Hormis dans les grands centres urbains –où cette réalité s’amenuise comme ailleurs– la politique communale n’est donc pas tellement une affaire de grands partis. Ce n’est pas pour rien que de plus en plus de listes ne portent plus l’appellation d’un de ces partis, d’ailleurs. Sous les appellations de type «Intérêts communaux», «Liste du bourgmestre», «Ensemble» et autre «Alternative» se regroupent des sensibilités différentes, des candidats d’obédiences divergentes, voire sans apparentement. Bien des électeurs trouveront leur compte dans les deux ou trois listes qui se présentent, quand ce n’est pas une seule.

Si un bourgmestre se fait réélire inlassablement, peut-être est-ce parce que ses administrés reconnaissent ses qualités de gestionnaire.

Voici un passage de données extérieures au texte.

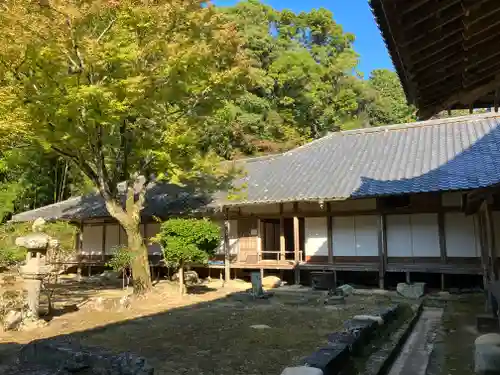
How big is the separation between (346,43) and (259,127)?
13.3 meters

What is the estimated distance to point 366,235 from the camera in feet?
52.5

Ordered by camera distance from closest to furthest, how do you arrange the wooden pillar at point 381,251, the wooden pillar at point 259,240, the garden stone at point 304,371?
the garden stone at point 304,371 → the wooden pillar at point 381,251 → the wooden pillar at point 259,240

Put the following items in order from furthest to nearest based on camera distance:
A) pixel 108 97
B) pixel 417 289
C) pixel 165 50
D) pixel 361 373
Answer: pixel 417 289 < pixel 165 50 < pixel 108 97 < pixel 361 373

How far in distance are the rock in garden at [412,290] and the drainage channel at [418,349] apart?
112 inches

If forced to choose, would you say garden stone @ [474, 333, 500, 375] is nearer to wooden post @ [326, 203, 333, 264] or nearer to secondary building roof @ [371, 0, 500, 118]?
secondary building roof @ [371, 0, 500, 118]

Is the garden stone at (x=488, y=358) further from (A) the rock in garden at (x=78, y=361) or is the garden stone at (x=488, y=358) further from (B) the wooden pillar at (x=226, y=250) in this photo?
(B) the wooden pillar at (x=226, y=250)

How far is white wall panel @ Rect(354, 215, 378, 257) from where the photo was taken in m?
15.8

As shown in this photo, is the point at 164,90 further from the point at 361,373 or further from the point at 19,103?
the point at 361,373

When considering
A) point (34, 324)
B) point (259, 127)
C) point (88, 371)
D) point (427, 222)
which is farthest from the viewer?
point (259, 127)

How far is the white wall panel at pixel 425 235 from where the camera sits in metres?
14.9

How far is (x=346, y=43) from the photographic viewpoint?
3950 cm

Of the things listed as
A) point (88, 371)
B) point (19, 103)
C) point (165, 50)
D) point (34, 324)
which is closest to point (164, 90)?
point (165, 50)

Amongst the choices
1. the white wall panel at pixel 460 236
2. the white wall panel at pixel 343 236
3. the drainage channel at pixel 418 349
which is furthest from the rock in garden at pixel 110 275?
the drainage channel at pixel 418 349

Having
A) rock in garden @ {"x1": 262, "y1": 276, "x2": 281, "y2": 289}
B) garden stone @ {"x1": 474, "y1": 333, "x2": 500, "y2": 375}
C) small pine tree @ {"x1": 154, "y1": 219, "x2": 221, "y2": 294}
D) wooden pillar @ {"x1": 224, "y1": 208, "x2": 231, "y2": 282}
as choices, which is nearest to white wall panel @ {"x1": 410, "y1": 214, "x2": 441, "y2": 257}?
rock in garden @ {"x1": 262, "y1": 276, "x2": 281, "y2": 289}
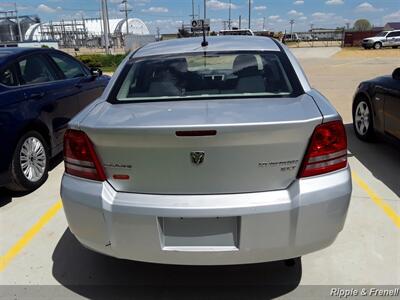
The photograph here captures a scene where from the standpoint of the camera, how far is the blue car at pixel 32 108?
421 cm

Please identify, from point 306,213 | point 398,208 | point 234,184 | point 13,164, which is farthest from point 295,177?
point 13,164

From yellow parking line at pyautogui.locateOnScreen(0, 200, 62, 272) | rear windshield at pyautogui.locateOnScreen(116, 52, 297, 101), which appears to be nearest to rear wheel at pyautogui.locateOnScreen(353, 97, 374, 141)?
rear windshield at pyautogui.locateOnScreen(116, 52, 297, 101)

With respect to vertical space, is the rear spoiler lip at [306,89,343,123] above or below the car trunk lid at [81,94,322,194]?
above

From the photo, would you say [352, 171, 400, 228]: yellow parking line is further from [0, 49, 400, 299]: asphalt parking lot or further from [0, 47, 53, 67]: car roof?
[0, 47, 53, 67]: car roof

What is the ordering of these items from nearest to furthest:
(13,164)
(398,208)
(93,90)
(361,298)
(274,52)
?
(361,298) < (274,52) < (398,208) < (13,164) < (93,90)

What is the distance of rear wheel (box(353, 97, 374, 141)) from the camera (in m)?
5.95

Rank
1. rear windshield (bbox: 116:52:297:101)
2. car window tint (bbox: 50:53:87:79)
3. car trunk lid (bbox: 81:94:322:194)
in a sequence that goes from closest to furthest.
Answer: car trunk lid (bbox: 81:94:322:194) < rear windshield (bbox: 116:52:297:101) < car window tint (bbox: 50:53:87:79)

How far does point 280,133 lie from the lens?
2.21 meters

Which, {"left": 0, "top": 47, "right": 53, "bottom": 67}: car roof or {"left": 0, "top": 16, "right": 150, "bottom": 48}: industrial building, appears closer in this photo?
{"left": 0, "top": 47, "right": 53, "bottom": 67}: car roof

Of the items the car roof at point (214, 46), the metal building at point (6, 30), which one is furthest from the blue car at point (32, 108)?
the metal building at point (6, 30)

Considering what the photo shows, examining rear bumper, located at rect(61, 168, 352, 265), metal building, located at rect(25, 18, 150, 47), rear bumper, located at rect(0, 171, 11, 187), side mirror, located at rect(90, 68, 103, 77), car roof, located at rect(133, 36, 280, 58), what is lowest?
metal building, located at rect(25, 18, 150, 47)

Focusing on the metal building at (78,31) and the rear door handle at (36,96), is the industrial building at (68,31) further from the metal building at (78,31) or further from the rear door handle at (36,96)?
the rear door handle at (36,96)

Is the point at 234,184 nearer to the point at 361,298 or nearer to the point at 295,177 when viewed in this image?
the point at 295,177

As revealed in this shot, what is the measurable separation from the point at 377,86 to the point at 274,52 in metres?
2.87
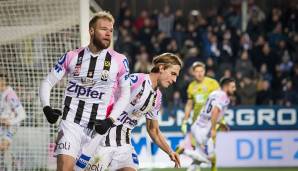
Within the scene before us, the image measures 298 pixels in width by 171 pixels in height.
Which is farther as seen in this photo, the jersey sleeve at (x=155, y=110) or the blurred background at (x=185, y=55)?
the blurred background at (x=185, y=55)

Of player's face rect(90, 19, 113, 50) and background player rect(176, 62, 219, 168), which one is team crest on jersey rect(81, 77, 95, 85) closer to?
player's face rect(90, 19, 113, 50)

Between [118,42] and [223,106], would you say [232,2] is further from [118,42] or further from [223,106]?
[223,106]

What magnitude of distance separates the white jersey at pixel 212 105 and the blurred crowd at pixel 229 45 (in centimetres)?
395

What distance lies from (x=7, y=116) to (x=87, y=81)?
18.1 ft

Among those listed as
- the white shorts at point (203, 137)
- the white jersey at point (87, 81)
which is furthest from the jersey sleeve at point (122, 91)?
the white shorts at point (203, 137)

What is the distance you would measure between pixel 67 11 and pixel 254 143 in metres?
6.74

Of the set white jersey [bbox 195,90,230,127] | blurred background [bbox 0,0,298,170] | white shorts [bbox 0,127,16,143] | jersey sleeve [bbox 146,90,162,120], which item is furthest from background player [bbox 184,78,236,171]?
jersey sleeve [bbox 146,90,162,120]

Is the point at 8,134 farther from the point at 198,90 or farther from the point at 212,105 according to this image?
the point at 198,90

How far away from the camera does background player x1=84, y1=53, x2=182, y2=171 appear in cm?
736

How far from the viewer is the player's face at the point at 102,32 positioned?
699 cm

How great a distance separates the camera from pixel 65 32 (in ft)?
37.7

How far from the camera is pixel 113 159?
24.2ft

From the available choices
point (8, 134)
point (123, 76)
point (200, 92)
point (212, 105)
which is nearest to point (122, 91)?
point (123, 76)

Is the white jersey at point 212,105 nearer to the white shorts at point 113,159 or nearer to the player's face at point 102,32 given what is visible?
the white shorts at point 113,159
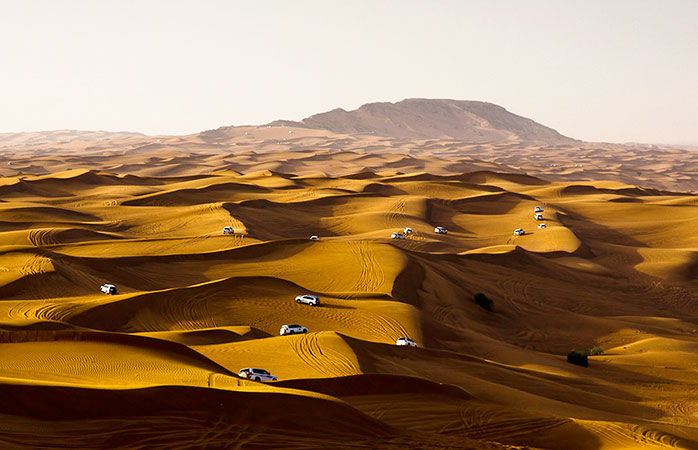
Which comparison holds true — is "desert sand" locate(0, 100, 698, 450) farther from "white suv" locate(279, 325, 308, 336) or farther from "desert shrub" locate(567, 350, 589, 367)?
"desert shrub" locate(567, 350, 589, 367)

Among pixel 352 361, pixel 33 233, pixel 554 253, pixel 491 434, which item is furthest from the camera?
pixel 554 253

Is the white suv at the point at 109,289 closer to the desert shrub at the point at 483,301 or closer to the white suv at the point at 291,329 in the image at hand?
the white suv at the point at 291,329

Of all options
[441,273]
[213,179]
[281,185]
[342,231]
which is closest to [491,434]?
[441,273]

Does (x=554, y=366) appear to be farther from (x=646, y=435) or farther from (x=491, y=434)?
(x=491, y=434)

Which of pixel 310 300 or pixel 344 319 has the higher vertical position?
pixel 310 300

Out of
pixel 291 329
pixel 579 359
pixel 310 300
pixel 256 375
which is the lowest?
pixel 579 359

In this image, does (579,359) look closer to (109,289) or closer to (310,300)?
(310,300)

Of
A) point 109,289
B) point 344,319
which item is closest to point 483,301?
point 344,319

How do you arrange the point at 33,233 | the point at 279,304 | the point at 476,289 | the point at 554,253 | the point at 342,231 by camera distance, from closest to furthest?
1. the point at 279,304
2. the point at 476,289
3. the point at 33,233
4. the point at 554,253
5. the point at 342,231
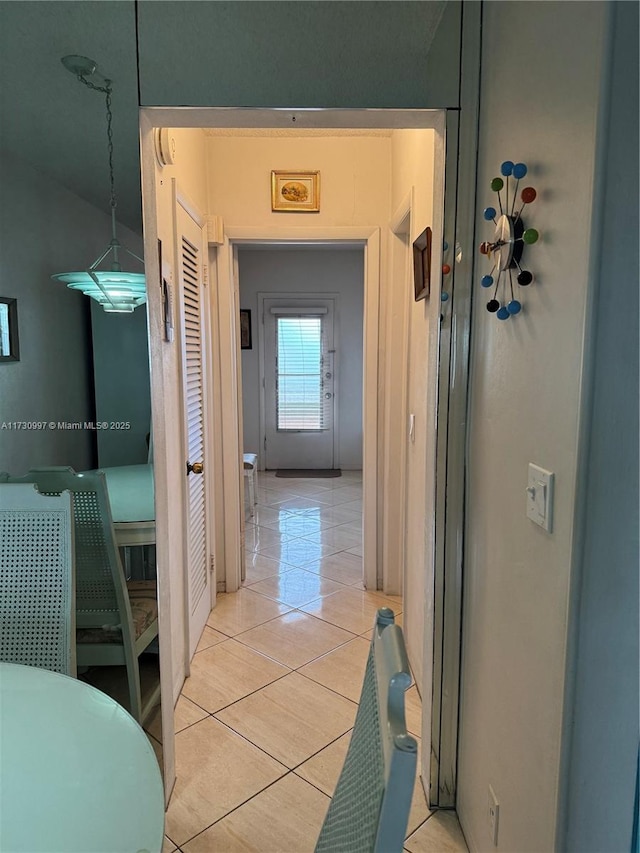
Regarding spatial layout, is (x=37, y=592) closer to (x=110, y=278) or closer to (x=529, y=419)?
(x=110, y=278)

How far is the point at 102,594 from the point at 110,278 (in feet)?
3.37

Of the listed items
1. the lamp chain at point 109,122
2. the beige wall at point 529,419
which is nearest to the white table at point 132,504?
the lamp chain at point 109,122

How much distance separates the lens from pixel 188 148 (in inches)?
99.7

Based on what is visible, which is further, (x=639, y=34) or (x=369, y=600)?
(x=369, y=600)

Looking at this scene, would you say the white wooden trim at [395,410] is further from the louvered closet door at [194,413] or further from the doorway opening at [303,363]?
the doorway opening at [303,363]

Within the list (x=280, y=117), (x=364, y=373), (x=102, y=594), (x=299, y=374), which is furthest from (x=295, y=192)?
(x=299, y=374)

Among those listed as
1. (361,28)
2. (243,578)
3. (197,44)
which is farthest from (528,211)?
(243,578)

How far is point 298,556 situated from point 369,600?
33.6 inches

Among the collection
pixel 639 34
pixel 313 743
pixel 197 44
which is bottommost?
pixel 313 743

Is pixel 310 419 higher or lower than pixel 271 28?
lower

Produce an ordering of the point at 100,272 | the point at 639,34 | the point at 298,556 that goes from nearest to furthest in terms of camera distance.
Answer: the point at 639,34 → the point at 100,272 → the point at 298,556

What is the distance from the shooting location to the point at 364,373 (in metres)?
3.30

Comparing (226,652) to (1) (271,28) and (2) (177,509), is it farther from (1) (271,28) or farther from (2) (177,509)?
(1) (271,28)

Dans la constitution même des coalitions communales, la thématique des affinités personnelles occupe une place prépondérante, comme l’a mis en évidence Geoffrey Grandjean. Parmi les motivations ayant conduit des groupes en majorité absolue à ouvrir une coalition, en 2018, on retrouvait systématiquement la thématique des affinités personnelles ou des souvenirs positifs partagés avec le partenaire. On pourra, pour s’en convaincre, songer à la ville de Rochefort, où le parti principal regroupe socialistes et libéraux. Là, le bourgmestre élu, Pierre-Yves Dermagne (PS), a été remplacé par des bourgmestres faisant fonction issus du MR, depuis 2019. Ainsi en est-il de la politique locale, quelquefois.

Qui le veut encore?

On dénombre en Belgique plus de 13.000 mandataires communaux (7.000 en Wallonie). Il n’est pas rare, dans des communes de petite ou de moyenne tailles, d’éprouver les plus grandes difficultés à constituer des listes, du moins des listes complètes.

L’installation de quelques individus au pouvoir dans la durée est aussi, dès lors, le résultat d’une assez faible concurrence, lorsqu’il s’agit de recruter de nouvelles personnes aspirant à entrer au conseil, voire au collège communal. «En plus de cela, il faut idéalement des listes représentatives en âge, genres, quartiers ou villages, etc.», note Geoffrey Grandjean. Une fois que les élections approchent, on compose avec celles et ceux qui le souhaitent, mais ce sont parfois des oiseaux rares, d’autant plus que l’exercice d’un mandat politique ne bénéficie pas particulièrement d’une grande attractivité, en matière de réputation par exemple.

«Quelque temps avant Mai 68, un quotidien français titrait que la jeunesse française était apathique, sourit Min Reuchamps. Dans les faits, en réalité, il est probable que quelques pour cent à peine de la jeunesse ont pris part à la contestation.» Il en est de même de la participation politique: il n’y aura jamais qu’une petite proportion de la population qui décidera d’y prendre part activement.

Parfois, elle s’y installera durablement, à l’image de ces quelques bourgmestre qui donnent l’impression d’avoir toujours été en place.